Chapter 5: Empiricism, Sensationalism, and Positivism Flashcards
How did Bessel contribute to physiology and psychology with his reaction time study? How was is different form what Maskelynne and Kinnebrook’s conclusions?
Bessel (1784-1846), who speculated that the error had not been due to incompetence but to individual differences among observers. Bessel set out to compare his observations with those of his colleagues and indeed found systematic differences among them. This was the first reaction-time study, and it was used to correct differences among observers. This was done by calculating personal equations. For example, if 8/10ths of a second was added to Kinnebrook’s reaction time, his observations could reliably be equated with Maskelyne’s. Bessel found systematic differences among individuals and a way to compensate for those differences, but his findings did not have much impact on the early development of psychology.
Why did physiologists and scientists in the 17th and 18th century take to examining physical differences in lieu of Galileo’s primary and secondary qualities?
Because the most likely source of the discrepancy was the responding organism, physical scientists had reason to be interested in the biological processes by which organisms interact with the physical world. Physiologists studied the nature of nerves, neural conduction, reflexive behavior, sensory perception, brain functioning, and, eventually, the systematic relationship between sensory stimulation and sensation.
Bell-Magendie Law
There are two types of nerves: sensory nerves carrying impulses from the sense receptors to the brain and motor nerves carrying impulses from the brain to the muscles and glands of the body.
Charles Bell, the famous British physiologist, discovered the difference between sensory and motor neurons eleven years before Madendie did.

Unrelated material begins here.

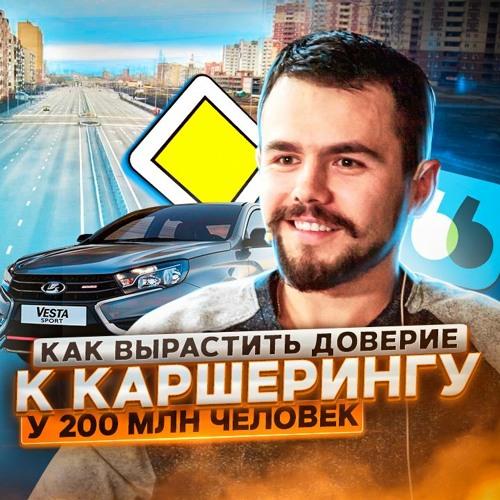 23. Алексей Лазоренко: как мы вырастили доверие к каршерингу у 200+ млн человек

This clarified that sensation and movement, two things thought to be controlled by animals spirits or outside forces prior to this discovery, were actually mediated by the brain.
What was the ultimate contribution of the Bell-Magendie Law?
After Bell and Magendie, it was no longer possible to think of nerves as general conveyers of vibrations or spirits. Now a “law of forward direction” governed the nervous system. Sensory nerves carried impulses forward from the sense receptors to the brain, and motor nerves carried impulses forward from the brain to the muscles and glands.
Johannes Muller (1801-2858)
Expanded the Bell–Magendie law by demonstrating that each sense receptor, when stimulated, releases an energy specific to that particular receptor. This finding is called the doctrine of specific nerve energies.
Sensory receptors in the eye have a distinct reaction to light, just like mechanoreceptors in the ear respond in their own special way.
The Doctrine of Specific Nerve Energies
Each sensory nerve, no matter how it is stimulated, releases an energy specific to that nerve.
Theory of Adequate Stimulation
Although Müller claimed that various nerves contain their own specific energy, he did not think that all the sense organs are equally sensitive to the same type of stimulation. Rather, each of the types of sense organs is maximally sensitive to a certain type of stimulation. Müller called this “specific irritability,” and it was later referred to as adequate stimulation.
what was the most significant implication of Muller’s research?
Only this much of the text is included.